> [EXTRAIT CHOISI]:
>>

Pour 17 roubles, la machroutka m'a mené jusqu'au marché public d'Adler. J'y ai trouvé des épices de Géorgie, des kakis confits, du cou de porc mariné barbecue et l'homme de la rue Lénine.

L'homme de la rue Lénine aime beaucoup Poutine, les Jeux olympiques et pas tellement les gais.

«Je suis chrétien et je trouve qu'on ne peut pas aller contre les lois de la nature.»

N'allez pas penser qu'il n'y a que l'homme de la rue Lénine et Vladimir Poutine pour soutenir la loi interdisant la propagande gaie en Russie.

«Je suis pour parce qu'il faut faire augmenter notre population... C'est pas les homosexuels qui vont faire ça», me dit Alexandra.

<<

> [CONSIGNE ÉCRITE 1]: Relevez chaque ligne des données ci-dessous qui contient la chaîne « masks ».
Ces lignes n'ont aucun lien avec le reportage.

> [Données recueillies]:
>>

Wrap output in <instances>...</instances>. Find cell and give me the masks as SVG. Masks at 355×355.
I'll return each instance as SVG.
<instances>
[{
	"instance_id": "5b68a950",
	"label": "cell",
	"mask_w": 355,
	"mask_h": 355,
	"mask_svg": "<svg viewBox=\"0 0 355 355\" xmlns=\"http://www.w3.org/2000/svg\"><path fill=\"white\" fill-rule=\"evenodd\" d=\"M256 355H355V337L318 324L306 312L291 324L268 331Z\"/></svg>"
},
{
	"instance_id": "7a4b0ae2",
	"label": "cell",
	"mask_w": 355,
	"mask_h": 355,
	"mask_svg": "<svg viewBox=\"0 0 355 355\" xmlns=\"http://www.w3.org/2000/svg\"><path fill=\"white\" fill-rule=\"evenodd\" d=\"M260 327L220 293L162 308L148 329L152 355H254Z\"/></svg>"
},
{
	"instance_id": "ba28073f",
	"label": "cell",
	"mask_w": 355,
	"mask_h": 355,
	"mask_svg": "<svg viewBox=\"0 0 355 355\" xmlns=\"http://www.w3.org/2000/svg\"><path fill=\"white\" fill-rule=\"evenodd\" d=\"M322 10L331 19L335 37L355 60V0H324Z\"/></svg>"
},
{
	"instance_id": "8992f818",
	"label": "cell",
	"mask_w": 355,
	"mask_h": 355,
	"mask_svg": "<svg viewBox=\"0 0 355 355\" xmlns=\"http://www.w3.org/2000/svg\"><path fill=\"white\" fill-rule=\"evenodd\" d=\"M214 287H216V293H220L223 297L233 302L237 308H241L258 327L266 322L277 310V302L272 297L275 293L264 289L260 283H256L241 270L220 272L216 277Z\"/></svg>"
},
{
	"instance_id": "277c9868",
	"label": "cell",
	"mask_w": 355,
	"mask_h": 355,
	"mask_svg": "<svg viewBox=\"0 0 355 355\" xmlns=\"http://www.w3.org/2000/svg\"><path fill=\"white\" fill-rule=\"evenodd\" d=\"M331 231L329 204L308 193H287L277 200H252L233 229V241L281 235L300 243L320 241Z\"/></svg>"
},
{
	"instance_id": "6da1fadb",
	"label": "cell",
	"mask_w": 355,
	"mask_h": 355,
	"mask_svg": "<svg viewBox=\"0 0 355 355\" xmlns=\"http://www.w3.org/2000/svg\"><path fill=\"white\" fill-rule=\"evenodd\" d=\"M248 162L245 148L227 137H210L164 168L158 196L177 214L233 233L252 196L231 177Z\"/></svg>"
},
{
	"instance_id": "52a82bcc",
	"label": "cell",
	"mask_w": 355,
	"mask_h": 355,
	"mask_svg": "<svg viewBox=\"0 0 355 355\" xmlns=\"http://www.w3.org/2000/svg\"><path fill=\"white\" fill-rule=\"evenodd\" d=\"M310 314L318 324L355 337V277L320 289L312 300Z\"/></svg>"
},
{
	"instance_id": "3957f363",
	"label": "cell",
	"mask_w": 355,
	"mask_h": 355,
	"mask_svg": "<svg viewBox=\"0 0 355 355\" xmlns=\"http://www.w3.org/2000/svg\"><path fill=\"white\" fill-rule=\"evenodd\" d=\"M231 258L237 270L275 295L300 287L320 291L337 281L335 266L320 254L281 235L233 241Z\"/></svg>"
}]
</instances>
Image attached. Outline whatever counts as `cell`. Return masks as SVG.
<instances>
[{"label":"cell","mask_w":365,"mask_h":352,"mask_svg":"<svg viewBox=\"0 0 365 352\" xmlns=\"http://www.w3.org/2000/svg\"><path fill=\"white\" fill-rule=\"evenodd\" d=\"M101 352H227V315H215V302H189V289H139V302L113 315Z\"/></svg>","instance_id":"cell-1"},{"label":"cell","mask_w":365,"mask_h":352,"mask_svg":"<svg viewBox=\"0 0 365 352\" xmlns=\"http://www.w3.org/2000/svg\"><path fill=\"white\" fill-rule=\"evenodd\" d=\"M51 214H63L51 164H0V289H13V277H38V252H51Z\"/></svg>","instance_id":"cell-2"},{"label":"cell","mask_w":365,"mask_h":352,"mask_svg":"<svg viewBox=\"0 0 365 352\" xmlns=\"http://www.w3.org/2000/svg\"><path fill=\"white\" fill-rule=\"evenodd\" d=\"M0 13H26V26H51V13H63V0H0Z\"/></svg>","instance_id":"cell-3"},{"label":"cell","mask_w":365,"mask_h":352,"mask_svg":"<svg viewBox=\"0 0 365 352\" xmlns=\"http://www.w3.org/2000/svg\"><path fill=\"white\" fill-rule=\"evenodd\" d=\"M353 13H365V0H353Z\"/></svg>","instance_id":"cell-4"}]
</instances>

<<

> [CONSIGNE ÉCRITE 2]: Citez intégralement le reportage sur le marché d'Adler, présenté plus haut.

> [RÉPONSE ATTENDUE 1]:
Wrap output in <instances>...</instances>. Find cell and give me the masks as SVG. Masks at 355×355.
Image attached. Outline whatever counts as `cell`. Return masks as SVG.

> [RÉPONSE ATTENDUE 2]:
Pour 17 roubles, la machroutka m'a mené jusqu'au marché public d'Adler. J'y ai trouvé des épices de Géorgie, des kakis confits, du cou de porc mariné barbecue et l'homme de la rue Lénine.

L'homme de la rue Lénine aime beaucoup Poutine, les Jeux olympiques et pas tellement les gais.

«Je suis chrétien et je trouve qu'on ne peut pas aller contre les lois de la nature.»

N'allez pas penser qu'il n'y a que l'homme de la rue Lénine et Vladimir Poutine pour soutenir la loi interdisant la propagande gaie en Russie.

«Je suis pour parce qu'il faut faire augmenter notre population... C'est pas les homosexuels qui vont faire ça», me dit Alexandra.